▶ _EXERCISE PROMPT_:
Gather every line in the entries below that contains the string "hawk".

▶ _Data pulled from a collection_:
______________________________

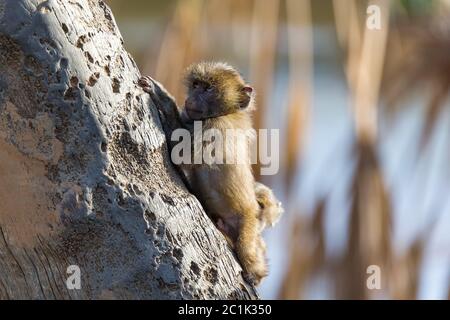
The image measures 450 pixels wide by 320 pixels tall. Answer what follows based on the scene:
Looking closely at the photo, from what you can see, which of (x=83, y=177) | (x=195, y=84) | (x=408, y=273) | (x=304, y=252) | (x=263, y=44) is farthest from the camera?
(x=408, y=273)

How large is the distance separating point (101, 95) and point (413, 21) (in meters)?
5.52

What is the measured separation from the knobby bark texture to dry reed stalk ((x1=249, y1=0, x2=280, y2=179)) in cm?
417

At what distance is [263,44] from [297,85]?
0.39 m

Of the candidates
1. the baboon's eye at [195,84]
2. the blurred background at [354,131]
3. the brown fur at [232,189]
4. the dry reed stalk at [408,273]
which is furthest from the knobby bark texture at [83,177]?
the dry reed stalk at [408,273]

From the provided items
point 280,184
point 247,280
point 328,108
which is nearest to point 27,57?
point 247,280

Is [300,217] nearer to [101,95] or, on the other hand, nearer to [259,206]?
[259,206]

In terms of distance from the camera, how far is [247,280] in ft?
10.0

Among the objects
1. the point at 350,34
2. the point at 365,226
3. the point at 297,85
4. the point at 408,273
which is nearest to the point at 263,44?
the point at 297,85

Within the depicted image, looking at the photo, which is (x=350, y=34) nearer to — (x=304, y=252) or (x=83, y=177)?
(x=304, y=252)

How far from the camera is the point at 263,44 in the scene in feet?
23.8

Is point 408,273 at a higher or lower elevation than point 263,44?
lower

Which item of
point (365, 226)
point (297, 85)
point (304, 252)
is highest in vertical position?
point (297, 85)

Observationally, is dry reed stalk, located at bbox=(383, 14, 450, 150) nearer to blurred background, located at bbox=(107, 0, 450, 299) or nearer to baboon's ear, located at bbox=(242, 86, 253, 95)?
blurred background, located at bbox=(107, 0, 450, 299)

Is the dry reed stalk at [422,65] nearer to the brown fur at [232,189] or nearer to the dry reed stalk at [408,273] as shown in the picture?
the dry reed stalk at [408,273]
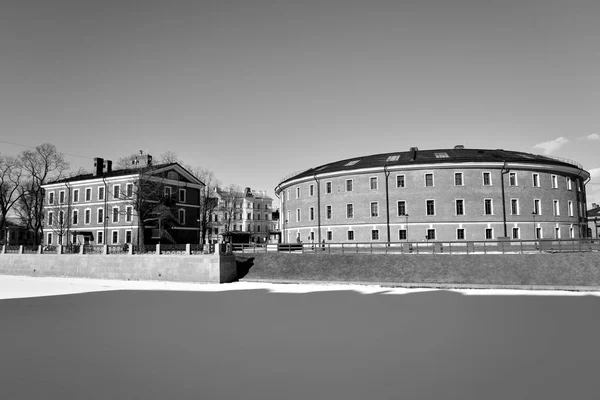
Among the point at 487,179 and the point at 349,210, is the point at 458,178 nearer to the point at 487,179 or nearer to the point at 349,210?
the point at 487,179

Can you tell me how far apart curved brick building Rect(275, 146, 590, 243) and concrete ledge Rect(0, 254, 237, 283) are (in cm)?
1867

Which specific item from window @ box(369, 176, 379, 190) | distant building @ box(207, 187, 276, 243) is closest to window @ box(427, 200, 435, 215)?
window @ box(369, 176, 379, 190)

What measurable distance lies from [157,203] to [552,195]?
4481 centimetres

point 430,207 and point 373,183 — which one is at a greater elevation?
point 373,183

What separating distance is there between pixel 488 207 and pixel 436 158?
7.43 m

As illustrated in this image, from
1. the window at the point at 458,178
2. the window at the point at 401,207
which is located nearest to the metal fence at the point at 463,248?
the window at the point at 401,207

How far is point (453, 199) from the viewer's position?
44.5 m

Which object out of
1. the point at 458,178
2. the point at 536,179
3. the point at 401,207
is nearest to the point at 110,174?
the point at 401,207

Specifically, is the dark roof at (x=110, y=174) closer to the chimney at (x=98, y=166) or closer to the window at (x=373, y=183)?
the chimney at (x=98, y=166)

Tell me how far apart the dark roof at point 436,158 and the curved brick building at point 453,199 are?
11cm

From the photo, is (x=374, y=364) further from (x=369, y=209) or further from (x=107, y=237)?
(x=107, y=237)

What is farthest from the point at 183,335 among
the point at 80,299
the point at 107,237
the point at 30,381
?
the point at 107,237

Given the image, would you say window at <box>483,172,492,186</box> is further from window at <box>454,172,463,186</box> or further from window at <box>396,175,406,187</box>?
window at <box>396,175,406,187</box>

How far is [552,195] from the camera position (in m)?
46.5
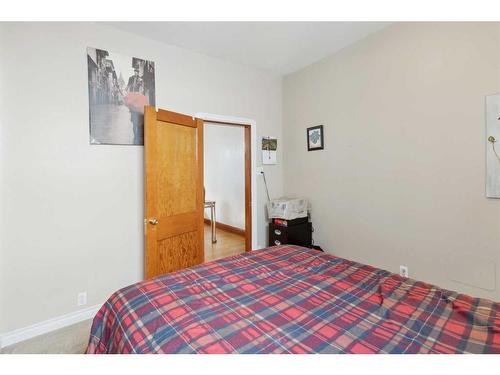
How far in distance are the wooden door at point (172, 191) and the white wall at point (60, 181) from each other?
1.11 feet

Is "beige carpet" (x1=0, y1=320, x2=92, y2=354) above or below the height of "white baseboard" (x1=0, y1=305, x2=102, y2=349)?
below

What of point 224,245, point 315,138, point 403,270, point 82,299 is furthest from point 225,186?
point 403,270

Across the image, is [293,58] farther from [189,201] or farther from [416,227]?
[416,227]

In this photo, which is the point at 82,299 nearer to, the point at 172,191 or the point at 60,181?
the point at 60,181

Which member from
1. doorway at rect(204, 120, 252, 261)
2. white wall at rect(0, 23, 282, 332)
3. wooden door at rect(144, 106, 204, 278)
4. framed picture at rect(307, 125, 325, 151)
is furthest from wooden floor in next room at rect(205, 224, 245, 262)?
framed picture at rect(307, 125, 325, 151)

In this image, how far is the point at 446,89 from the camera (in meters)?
2.05

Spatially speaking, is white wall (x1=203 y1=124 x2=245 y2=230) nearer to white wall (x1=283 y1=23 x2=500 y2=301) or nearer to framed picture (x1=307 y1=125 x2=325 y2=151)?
framed picture (x1=307 y1=125 x2=325 y2=151)

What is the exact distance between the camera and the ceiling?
235 cm

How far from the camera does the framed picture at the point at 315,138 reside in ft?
10.3

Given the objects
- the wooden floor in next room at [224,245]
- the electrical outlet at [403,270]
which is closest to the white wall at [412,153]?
the electrical outlet at [403,270]

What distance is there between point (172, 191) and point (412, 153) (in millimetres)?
2280

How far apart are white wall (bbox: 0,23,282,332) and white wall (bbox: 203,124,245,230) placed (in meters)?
2.47

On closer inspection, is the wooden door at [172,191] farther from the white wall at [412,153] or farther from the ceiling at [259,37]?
the white wall at [412,153]
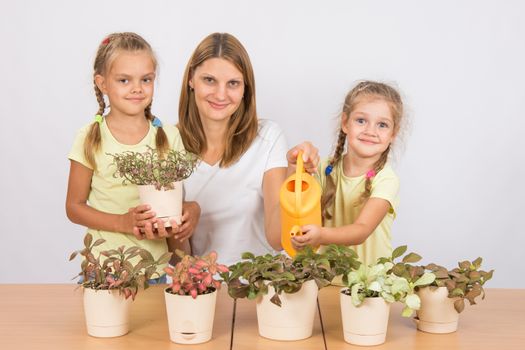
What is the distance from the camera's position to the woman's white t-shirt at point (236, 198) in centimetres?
265

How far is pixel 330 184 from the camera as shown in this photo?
255cm

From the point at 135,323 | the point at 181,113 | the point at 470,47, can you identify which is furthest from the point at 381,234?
the point at 470,47

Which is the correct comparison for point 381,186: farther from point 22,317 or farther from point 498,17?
point 498,17

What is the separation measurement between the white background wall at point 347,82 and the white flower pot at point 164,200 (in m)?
1.43

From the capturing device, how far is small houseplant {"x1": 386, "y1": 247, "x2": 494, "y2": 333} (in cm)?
180

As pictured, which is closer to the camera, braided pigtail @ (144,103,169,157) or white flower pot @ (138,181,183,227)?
white flower pot @ (138,181,183,227)

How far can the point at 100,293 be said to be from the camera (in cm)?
175

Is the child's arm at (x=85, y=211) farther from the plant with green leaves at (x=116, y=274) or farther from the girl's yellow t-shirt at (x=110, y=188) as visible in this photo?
the plant with green leaves at (x=116, y=274)

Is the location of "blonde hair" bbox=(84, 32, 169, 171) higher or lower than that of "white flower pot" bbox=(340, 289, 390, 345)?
higher

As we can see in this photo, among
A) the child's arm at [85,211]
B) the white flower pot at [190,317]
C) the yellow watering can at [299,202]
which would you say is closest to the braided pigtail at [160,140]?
the child's arm at [85,211]

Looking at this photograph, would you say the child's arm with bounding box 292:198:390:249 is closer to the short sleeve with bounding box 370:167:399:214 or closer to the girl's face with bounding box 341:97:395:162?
the short sleeve with bounding box 370:167:399:214

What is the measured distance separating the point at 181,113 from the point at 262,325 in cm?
107

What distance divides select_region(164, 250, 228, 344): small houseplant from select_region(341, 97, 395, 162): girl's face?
84 cm

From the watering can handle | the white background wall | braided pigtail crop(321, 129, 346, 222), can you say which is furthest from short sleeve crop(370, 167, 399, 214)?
→ the white background wall
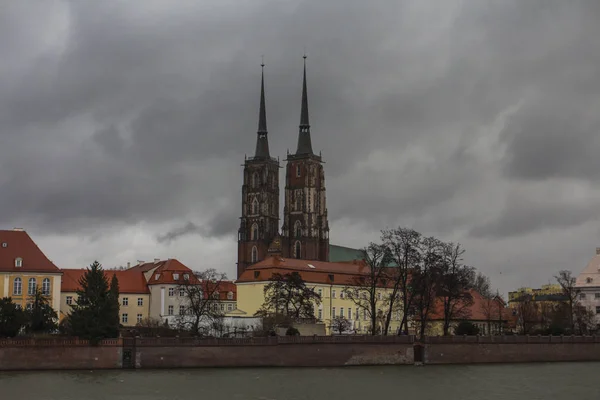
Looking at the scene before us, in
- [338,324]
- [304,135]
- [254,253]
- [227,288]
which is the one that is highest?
[304,135]

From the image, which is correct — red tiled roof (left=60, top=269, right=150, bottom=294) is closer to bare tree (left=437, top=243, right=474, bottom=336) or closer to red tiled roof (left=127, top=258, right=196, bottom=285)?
red tiled roof (left=127, top=258, right=196, bottom=285)

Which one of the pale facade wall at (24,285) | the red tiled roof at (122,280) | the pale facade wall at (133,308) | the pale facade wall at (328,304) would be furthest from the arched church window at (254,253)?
→ the pale facade wall at (24,285)

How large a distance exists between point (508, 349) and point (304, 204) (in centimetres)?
8896

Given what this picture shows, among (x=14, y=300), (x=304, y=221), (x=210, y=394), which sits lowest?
(x=210, y=394)

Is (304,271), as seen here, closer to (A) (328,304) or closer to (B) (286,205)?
(A) (328,304)

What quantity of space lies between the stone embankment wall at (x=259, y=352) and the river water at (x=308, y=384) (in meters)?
2.23

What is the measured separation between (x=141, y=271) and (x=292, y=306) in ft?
94.1

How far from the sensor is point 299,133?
185000 millimetres

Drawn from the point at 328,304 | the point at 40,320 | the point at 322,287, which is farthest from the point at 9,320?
the point at 328,304

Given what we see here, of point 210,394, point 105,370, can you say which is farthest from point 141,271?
point 210,394

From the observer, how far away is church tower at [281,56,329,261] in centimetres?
17725

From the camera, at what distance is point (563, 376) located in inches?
3004

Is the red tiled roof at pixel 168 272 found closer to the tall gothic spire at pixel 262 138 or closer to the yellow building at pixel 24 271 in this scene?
the yellow building at pixel 24 271

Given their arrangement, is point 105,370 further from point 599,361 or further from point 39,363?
point 599,361
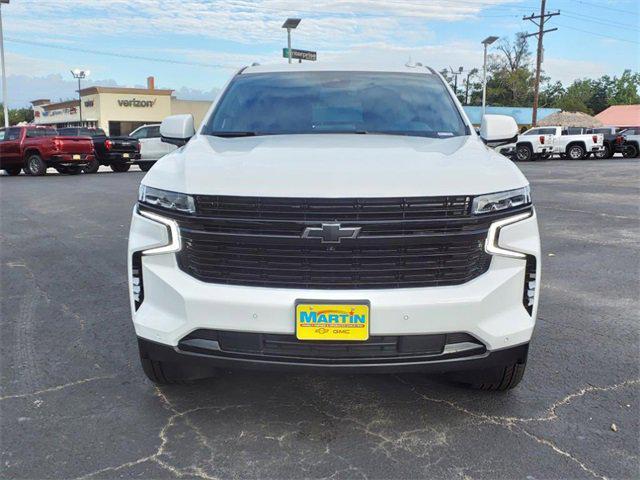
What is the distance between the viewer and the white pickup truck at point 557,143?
29.8m

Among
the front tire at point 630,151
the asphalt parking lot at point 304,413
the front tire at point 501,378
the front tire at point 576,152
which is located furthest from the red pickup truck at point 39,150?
the front tire at point 630,151

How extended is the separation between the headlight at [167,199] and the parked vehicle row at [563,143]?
95.1 ft

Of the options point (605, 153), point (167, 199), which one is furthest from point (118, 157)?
point (605, 153)

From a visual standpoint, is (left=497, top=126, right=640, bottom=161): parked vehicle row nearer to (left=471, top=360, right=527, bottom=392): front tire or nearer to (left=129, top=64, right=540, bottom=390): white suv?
(left=471, top=360, right=527, bottom=392): front tire

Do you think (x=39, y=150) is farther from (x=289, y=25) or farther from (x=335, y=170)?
(x=335, y=170)

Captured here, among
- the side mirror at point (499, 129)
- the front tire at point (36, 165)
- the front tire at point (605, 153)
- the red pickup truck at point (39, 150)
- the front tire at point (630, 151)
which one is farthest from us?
the front tire at point (630, 151)

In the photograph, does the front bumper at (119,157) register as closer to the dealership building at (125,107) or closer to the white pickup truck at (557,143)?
the white pickup truck at (557,143)

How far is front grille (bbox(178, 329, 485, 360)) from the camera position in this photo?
273 cm

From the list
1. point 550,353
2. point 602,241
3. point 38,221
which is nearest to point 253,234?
point 550,353

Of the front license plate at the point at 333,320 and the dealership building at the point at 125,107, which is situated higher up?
the dealership building at the point at 125,107

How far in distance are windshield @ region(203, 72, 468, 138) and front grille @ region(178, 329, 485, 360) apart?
1604mm

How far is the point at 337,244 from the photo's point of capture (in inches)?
106

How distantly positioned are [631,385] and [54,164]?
1948cm

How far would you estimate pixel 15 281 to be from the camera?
5.90 m
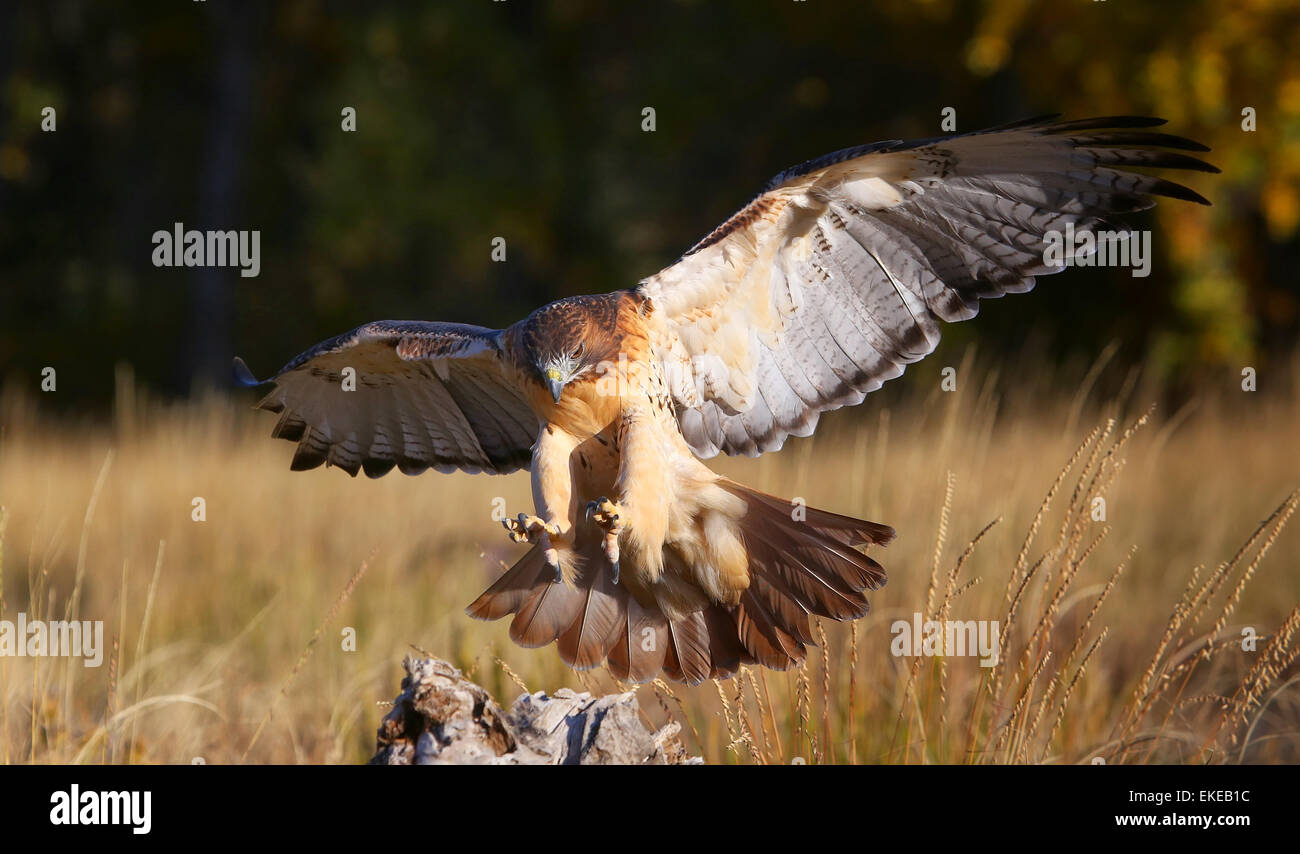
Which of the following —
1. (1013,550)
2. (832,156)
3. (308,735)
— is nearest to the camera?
(832,156)

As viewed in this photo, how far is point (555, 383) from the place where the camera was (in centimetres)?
319

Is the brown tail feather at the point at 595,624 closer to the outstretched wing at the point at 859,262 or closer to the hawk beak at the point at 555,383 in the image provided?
the hawk beak at the point at 555,383

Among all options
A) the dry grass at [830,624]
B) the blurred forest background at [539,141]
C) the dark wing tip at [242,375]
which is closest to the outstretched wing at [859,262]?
the dry grass at [830,624]

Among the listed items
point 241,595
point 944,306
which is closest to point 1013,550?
point 944,306

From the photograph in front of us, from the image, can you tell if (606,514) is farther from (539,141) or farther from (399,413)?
(539,141)

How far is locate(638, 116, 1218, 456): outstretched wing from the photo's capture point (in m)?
3.38

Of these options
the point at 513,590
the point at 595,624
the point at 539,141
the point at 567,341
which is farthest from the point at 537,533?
the point at 539,141

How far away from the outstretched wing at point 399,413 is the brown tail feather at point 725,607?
86 cm

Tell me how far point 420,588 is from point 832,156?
3811mm

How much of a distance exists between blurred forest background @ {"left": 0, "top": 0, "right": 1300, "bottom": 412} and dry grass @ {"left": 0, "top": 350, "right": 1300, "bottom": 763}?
242 cm

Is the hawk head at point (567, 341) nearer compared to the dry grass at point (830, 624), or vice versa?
the hawk head at point (567, 341)

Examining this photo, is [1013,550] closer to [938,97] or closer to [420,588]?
[420,588]

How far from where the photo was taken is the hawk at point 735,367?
322cm

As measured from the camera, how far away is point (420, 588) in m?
6.27
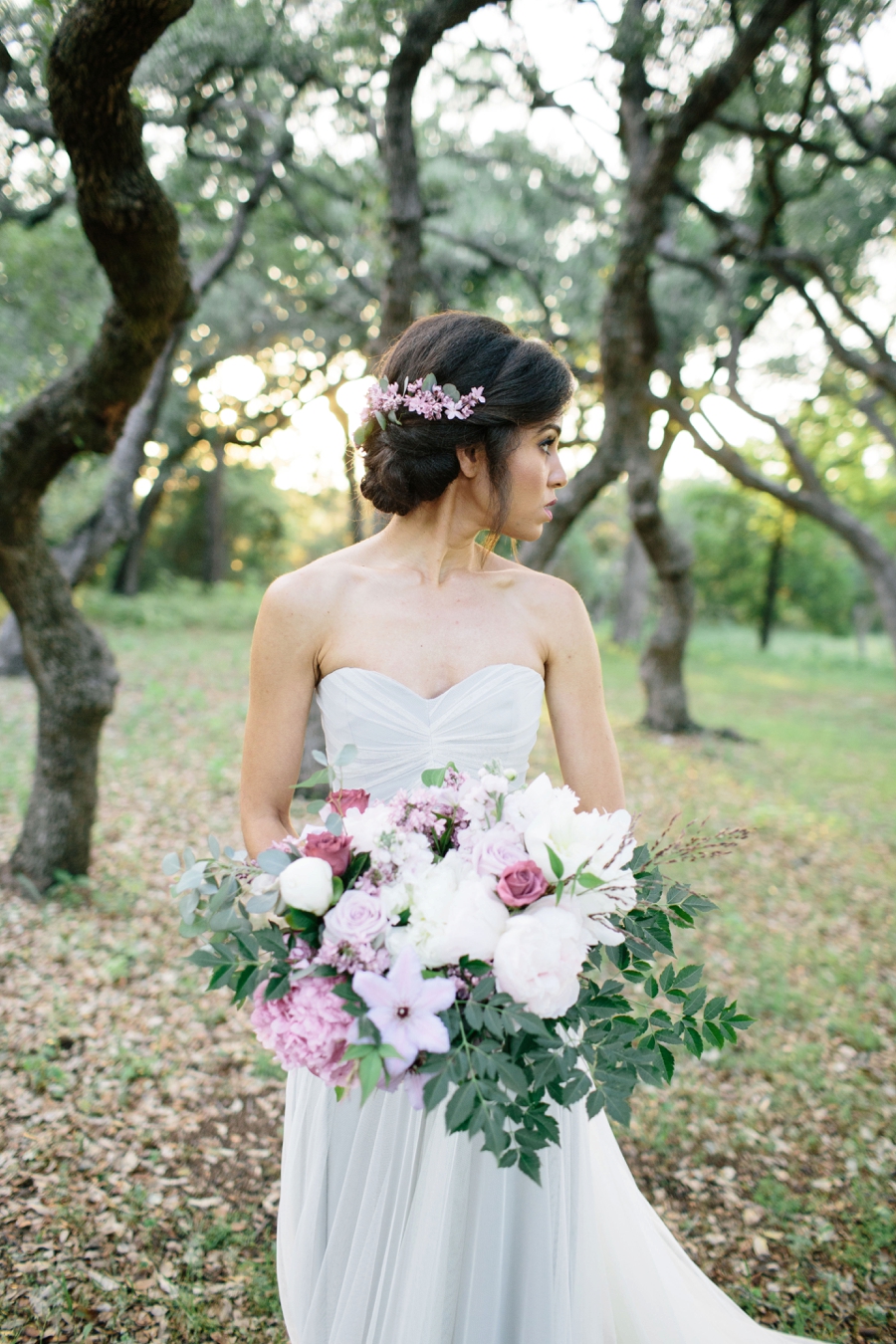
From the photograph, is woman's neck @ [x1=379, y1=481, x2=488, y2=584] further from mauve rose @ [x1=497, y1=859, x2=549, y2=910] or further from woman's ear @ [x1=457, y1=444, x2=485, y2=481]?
mauve rose @ [x1=497, y1=859, x2=549, y2=910]

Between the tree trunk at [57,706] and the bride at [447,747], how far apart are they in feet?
11.7

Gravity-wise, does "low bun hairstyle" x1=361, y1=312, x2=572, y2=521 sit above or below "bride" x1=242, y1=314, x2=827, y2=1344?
above

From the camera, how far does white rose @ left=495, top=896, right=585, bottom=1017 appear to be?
4.59 ft

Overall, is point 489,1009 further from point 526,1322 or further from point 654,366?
point 654,366

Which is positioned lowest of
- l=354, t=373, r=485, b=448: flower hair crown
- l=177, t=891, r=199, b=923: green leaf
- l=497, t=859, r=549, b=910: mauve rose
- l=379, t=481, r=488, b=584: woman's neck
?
l=177, t=891, r=199, b=923: green leaf

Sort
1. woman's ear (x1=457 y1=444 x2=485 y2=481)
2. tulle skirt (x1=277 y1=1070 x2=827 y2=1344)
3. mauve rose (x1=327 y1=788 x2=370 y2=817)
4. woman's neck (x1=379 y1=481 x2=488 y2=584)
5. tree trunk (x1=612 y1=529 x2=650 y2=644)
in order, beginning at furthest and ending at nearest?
tree trunk (x1=612 y1=529 x2=650 y2=644), woman's neck (x1=379 y1=481 x2=488 y2=584), woman's ear (x1=457 y1=444 x2=485 y2=481), tulle skirt (x1=277 y1=1070 x2=827 y2=1344), mauve rose (x1=327 y1=788 x2=370 y2=817)

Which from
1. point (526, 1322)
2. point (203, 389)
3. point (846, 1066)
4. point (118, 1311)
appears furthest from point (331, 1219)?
point (203, 389)

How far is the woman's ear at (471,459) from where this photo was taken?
2.30 meters

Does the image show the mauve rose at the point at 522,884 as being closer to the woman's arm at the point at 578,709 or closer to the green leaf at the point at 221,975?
the green leaf at the point at 221,975

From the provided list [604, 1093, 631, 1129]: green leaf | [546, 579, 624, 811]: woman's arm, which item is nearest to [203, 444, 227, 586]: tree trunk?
[546, 579, 624, 811]: woman's arm

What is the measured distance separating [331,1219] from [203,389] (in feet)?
61.1

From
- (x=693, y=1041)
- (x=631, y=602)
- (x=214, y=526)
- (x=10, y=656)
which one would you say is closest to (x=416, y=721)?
(x=693, y=1041)

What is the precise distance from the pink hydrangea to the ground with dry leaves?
80 centimetres

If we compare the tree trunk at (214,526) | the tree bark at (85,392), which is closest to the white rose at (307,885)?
the tree bark at (85,392)
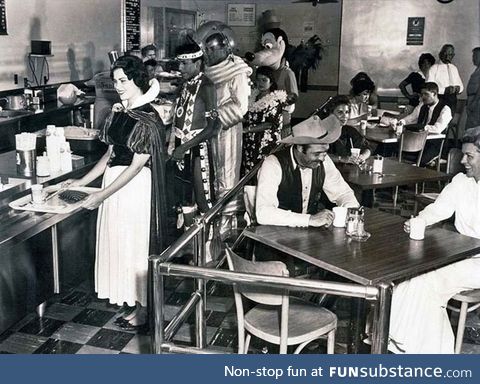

______________________________

▶ _RESPONSE TO THIS EXERCISE_:
Is the brown tail feather at the point at 595,624 closer to the outstretched wing at the point at 859,262 or closer to the hawk beak at the point at 555,383 in the image provided?
the hawk beak at the point at 555,383
Is the hawk head at point (567, 341) nearer compared to the dry grass at point (830, 624), or vice versa?
the hawk head at point (567, 341)
How far from where the photo was taken is the hawk at point 735,367?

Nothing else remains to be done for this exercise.